Get paid to dream at work: This company will pay you to nap

Sleeping on the job is now a part of your job – when you can get paid to nap, of course.

Can you make money napping?

Sleep health and wellness company eachnight has recently gone viral by using real people to answer the hard questions, like “How many calories do you burn by sleeping?” or “What is the best nap length?”

And how are they gathering data on the best and worst ways to nap, you might ask? By paying participants $1,500 for one month of daily napping.

The sleep wellness company is amalgamating current research, available products, and the opinions of renowned sleep experts to judge various elements of sleep, and report back to the unrested masses in the form of “sleep guides”. They review things like mattresses, pillows, essential oils for sleep, and of course, naps.

Turning your daily nap into cash

The company is now hiring what they call “Nap Reviewers” between now and May 31st, to nap on a daily basis. Some sources are reporting that only five of these reviewers are being hired, but eachnight hasn’t confirmed nor denied that claim. Unfortunately, there is an age requirement, so if you’re under 18-years-old, getting paid to nap for eachnight is only a pipe dream.

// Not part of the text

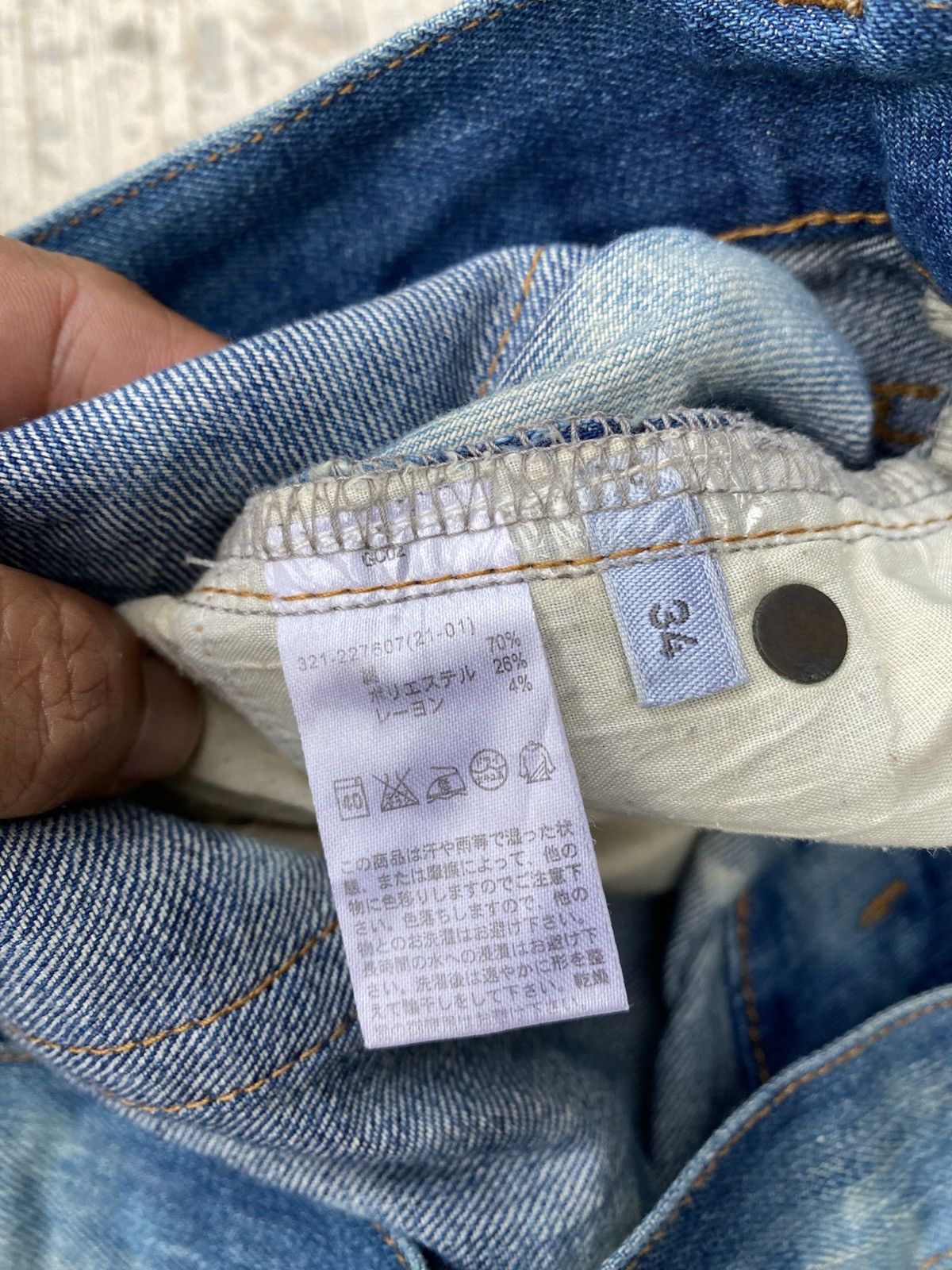 GU Japanese brand GU bleached baggy pants Size US 33 - 8 Thumbnail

This isn’t the first time that people have made money with sleep studies, but for the most part, they occur in hospitals or sleep study centers and involve overnight stays, medications, sticky sensors or uncomfortable mattresses. During COVID, this isn’t an optimal scenario, even for a few thousand dollars in your pocket – which is why eachnight is letting you nap from the comfort of your own home, and report the results of your slumber yourself.

The Nap Reviewers, of course, need a few things to complete their daunting daily task. eachnight requests that nappers have their own alarm, and enough time to ease back into the day after a nice rest. The NY Post specifies that nappers need to have space to “sleep alone,” in a “quiet, dark space with little distractions. They also mention that it’s important to maintain “a comfortable room temperature” when napping, so a venue with either heating or cooling apparatuses are preferred.

The requirements

Of course, the process isn’t just about napping – there are other requirements to adequately fulfill one’s research responsibilities. For instance, participants will be tasked to report their findings in the form of verbal questionnaires in Zoom calls before and after their naps, the lengths of which depend upon the experiment they’re involved in.

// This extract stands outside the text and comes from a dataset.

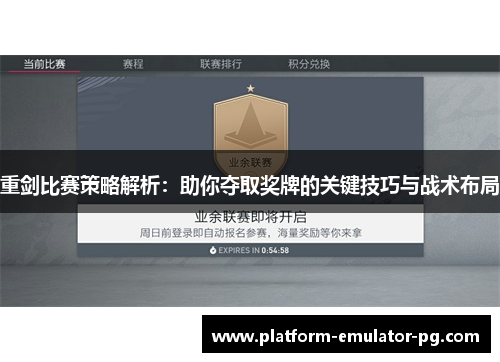 重剑比赛策略解析：助你夺取奖牌的关键技巧与战术布局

They’re also required to have a proficiency in written English, to both “accurately carry out the reviews of their naps and follow any relevant instructions.” The application involves not only selling your skills as the ideal Nap Reviewer, and a short description about your love of sleeping, but also requests that Nap Reviewers have at least a bit of “relevant review writing experience.”

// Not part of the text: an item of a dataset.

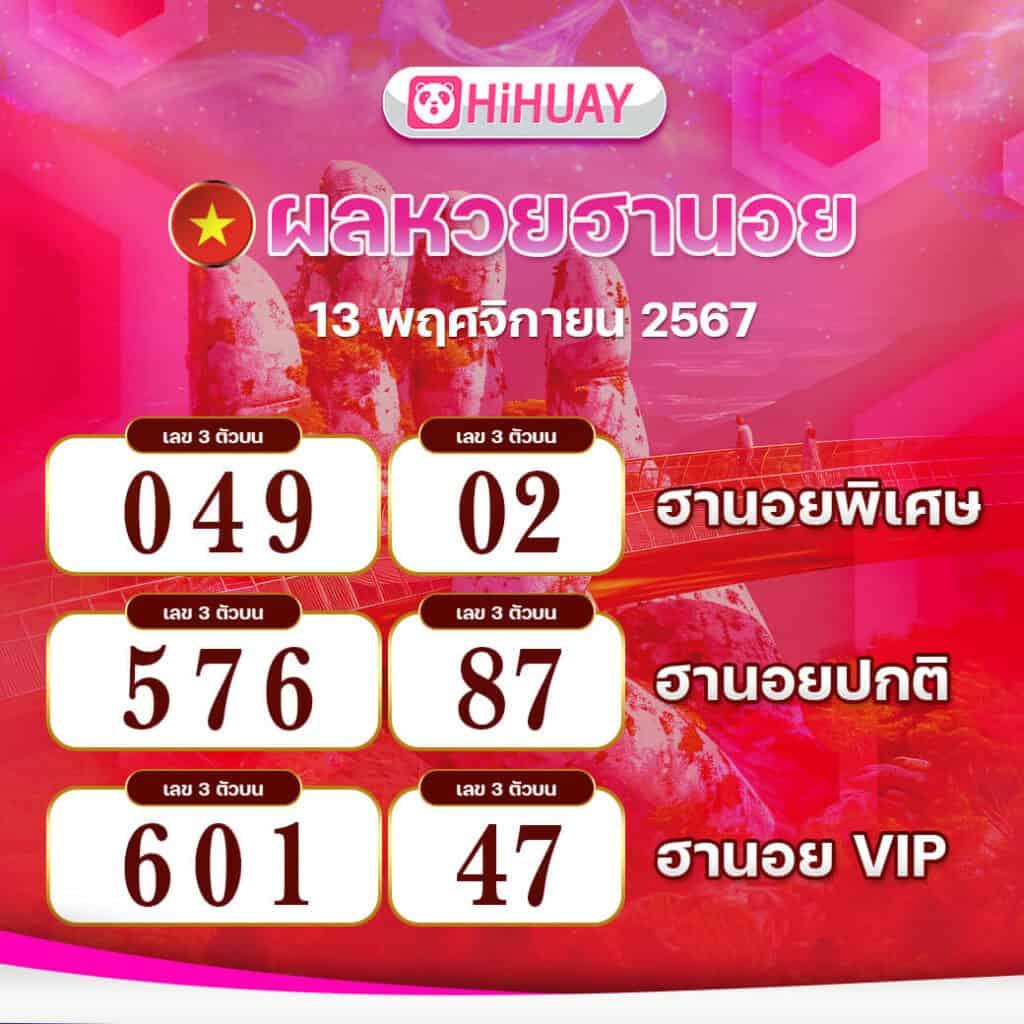 pg joker wallet เว็บตรง สล็อต ฝากถอนออโต้ ไม่ผ่านเอเย่นต์ 2026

All of the experiments you’ll be participating in have directives, and specific goal-oriented theories, resulting in varied nap times and write-ups about your napping experiences. Some examples provided by eachnight are: “the best nap duration for feeling refreshed, the effects of napping on overall levels of fatigue, and the effects of napping on memory, motivation and productivity.

“In return for their participation,” eachnight notes on their application page, “each ‘Nap Reviewer’ will receive a payment of $1500 at the end of the testing period.” That’s $1,500 for 30 days of napping – a steal at any price.